Stored entries ::
● ● ● ● ●

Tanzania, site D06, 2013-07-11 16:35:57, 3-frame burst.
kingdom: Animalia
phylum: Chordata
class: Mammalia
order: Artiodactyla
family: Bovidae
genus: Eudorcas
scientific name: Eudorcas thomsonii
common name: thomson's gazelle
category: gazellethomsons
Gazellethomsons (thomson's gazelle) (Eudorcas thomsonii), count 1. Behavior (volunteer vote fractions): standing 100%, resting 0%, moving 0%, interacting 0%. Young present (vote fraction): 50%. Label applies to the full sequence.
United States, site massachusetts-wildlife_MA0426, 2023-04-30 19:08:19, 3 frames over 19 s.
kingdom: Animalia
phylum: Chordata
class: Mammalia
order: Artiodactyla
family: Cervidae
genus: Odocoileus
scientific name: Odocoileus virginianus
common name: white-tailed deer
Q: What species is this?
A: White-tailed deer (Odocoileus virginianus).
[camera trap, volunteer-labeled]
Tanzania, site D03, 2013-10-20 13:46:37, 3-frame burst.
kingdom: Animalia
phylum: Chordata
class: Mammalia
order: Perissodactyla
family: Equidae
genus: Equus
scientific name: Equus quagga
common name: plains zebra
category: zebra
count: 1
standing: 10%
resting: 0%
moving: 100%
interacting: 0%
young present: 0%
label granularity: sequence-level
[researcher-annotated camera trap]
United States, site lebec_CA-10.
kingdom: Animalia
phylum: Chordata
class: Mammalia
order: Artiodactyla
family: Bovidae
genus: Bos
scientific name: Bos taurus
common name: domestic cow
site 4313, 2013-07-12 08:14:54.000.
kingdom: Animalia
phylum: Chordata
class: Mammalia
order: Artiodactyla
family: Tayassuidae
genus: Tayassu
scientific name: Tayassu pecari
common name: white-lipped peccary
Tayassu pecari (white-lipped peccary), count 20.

● ● ● ● ●

Work to complete ::
Retype exactly, and only, the lines above from the one where "Q: What species is this?" occurs up to and including the one where "label granularity: sequence-level" occurs.

Task solution ::
Q: What species is this?
A: White-tailed deer (Odocoileus virginianus).
[camera trap, volunteer-labeled]
Tanzania, site D03, 2013-10-20 13:46:37, 3-frame burst.
kingdom: Animalia
phylum: Chordata
class: Mammalia
order: Perissodactyla
family: Equidae
genus: Equus
scientific name: Equus quagga
common name: plains zebra
category: zebra
count: 1
standing: 10%
resting: 0%
moving: 100%
interacting: 0%
young present: 0%
label granularity: sequence-level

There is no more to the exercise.